For the sake of simplicity, let's assume $C_{p,q} = 0$ whenever $p < 0$ or $q < 0$. Note, the result is still true without this assumption.
Let $x \in \operatorname{Tot}_n(C_{\bullet,\bullet}) = \bigoplus_{p+q=n}C_{p,q}$, then $x = x_{n,0} + x_{n-1,1} + \dots + x_{0,n}$ where $x_{p,q} \in C_{p,q}$. Applying the differential $d$ to $x$ gives $dx \in \operatorname{Tot}_{n-1}(C_{\bullet,\bullet})$ given by
\begin{align*}
dx &= d(x_{n,0} + x_{n-1,1} + \dots + x_{0,n})\\
&= d_{n,0}x_{n,0} + d_{n-1,1}x_{n-1,1} + \dots + d_{0,n}x_{0,n}\\
&= d^h_{n,0}x_{n,0} + d^v_{n,0}x_{n,0} + d^h_{n-1,1}x_{n-1,1} + d^v_{n-1,1}x_{n-1,1} + \dots + d^h_{0,n}x_{0,n} + d^v_{0,n}x_{0,n}\\
&= d^h_{n,0}x_{n,0} + 0 + d^h_{n-1,1}x_{n-1,1} + d^v_{n-1,1}x_{n-1,1} + \dots + 0 + d^v_{0,n}x_{0,n}\\
&= (d^h_{n,0}x_{n,0} + d^v_{n-1,1}x_{n-1,1}) + \dots + (d^h_{1,n-1}x_{1,n-1} + d^v_{0,n}x_{0,n}).\\
\end{align*}
That is, $dx \in \operatorname{Tot}_{n-1}(C_{\bullet, \bullet})$ and for $r, s \geq 0$ with $r + s = n - 1$, $(dx)_{r,s} = d^h_{r+1,s}x_{r+1,s} + d^v_{r,s+1}x_{r,s+1}$.

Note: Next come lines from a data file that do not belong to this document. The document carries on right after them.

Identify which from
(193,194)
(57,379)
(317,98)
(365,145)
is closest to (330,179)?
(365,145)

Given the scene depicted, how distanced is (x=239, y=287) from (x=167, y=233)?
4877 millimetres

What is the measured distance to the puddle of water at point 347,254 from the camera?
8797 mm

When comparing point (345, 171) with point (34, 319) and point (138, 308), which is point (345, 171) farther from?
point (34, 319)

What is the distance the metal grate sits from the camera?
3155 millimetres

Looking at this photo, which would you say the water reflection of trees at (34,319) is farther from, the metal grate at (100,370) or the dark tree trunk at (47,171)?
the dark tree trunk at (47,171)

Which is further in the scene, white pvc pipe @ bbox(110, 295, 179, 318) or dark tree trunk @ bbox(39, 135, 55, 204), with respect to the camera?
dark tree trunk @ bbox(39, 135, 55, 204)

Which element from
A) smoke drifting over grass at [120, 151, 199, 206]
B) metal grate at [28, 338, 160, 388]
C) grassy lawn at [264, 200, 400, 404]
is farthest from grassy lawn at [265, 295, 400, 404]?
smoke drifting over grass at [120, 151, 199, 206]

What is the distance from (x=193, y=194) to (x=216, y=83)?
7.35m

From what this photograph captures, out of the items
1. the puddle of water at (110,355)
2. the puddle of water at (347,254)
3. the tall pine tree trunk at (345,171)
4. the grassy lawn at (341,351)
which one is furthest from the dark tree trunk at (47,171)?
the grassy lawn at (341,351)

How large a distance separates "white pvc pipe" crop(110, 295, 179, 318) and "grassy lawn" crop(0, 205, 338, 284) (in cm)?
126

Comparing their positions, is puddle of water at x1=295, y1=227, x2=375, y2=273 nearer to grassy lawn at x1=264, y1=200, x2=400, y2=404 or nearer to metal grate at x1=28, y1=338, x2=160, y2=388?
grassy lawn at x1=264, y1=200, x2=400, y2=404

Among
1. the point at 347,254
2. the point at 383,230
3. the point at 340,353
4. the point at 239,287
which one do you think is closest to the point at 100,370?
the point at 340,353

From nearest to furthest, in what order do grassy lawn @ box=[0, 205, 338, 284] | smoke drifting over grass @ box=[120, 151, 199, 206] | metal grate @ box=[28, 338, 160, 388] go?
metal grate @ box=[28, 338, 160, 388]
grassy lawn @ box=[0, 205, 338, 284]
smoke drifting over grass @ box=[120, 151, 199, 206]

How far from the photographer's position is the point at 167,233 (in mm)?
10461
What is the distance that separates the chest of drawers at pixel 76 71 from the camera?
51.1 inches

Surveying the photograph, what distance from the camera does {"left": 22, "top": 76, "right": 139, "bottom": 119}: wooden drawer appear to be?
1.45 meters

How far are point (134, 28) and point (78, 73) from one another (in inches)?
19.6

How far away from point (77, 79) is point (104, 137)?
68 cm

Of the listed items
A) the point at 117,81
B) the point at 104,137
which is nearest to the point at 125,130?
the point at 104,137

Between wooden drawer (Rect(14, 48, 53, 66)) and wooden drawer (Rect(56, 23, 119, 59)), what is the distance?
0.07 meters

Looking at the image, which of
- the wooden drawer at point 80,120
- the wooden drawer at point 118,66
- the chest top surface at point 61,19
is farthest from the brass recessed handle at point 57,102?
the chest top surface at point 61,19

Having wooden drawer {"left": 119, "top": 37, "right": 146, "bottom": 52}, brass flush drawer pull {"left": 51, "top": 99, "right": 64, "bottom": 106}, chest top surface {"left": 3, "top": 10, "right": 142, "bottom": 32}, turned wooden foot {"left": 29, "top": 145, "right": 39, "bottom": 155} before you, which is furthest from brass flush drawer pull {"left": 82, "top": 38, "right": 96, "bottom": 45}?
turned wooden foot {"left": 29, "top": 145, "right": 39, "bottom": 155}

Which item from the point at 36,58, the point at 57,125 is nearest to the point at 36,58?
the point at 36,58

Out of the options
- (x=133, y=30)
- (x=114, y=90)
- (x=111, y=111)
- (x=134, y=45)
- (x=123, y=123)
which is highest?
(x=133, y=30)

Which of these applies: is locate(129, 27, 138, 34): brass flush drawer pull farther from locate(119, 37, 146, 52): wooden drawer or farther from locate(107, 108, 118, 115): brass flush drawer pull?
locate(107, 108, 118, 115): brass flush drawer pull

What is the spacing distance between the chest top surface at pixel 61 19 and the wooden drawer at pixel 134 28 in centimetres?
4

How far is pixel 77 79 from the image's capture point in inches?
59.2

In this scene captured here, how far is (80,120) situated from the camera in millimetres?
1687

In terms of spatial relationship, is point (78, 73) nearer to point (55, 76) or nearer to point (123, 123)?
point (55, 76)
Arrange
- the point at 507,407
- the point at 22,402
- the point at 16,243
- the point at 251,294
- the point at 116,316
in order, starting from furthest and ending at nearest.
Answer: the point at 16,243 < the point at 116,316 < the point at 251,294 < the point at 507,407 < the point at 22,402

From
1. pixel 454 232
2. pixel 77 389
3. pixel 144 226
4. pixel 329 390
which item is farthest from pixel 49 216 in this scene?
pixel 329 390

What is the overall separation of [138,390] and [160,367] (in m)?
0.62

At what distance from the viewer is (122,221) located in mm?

For $y = y_{n-1,0} + y_{n-2,1} + \dots + y_{0,n-1} \in \operatorname{Tot}_{n-1}(C_{\bullet,\bullet})$ the same calculation shows that $dy \in \operatorname{Tot}_{n-2}(C_{\bullet,\bullet})$ with $(dy)_{t,u} = d^h_{t+1,u}y_{t+1,u} + d^v_{t,u+1}y_{t,u+1}$ for any $t, u \geq 0$ with $t + u = n-2$. Taking $y = dx$, we get
\begin{align*}
(d(dx))_{t,u} &= d^h_{t+1,u}(dx)_{t+1,u} + d^v_{t,u+1}(dx)_{t,u+1}\\
&= d^h_{t+1,u}(d^h_{t+2,u}x_{t+2,u} + d^v_{t+1,u+1}x_{t+1,u+1}) + d^v_{t,u+1}(d^h_{t+1,u+1}x_{t+1,u+1} + d^v_{t,u+2}x_{t,u+2})\\
&= d^h_{t+1,u}d^h_{t+2,u}x_{t+2,u} + d^h_{t+1,u}d^v_{t+1,u+1}x_{t+1,u+1} + d^v_{t,u+1}d^h_{t+1,u+1}x_{t+1,u+1} + d^v_{t,u+1}d^v_{t,u+2}x_{t,u+2}\\
&= d^h_{t+1,u}d^h_{t+2,u}x_{t+2,u} + (d^h_{t+1,u}d^v_{t+1,u+1} + d^v_{t,u+1}d^h_{t+1,u+1})x_{t+1,u+1} + d^v_{t,u+1}d^v_{t,u+2}x_{t,u+2}\\
&= 0
\end{align*}
and therefore $d(dx) = 0$, i.e. $d^2 = 0$.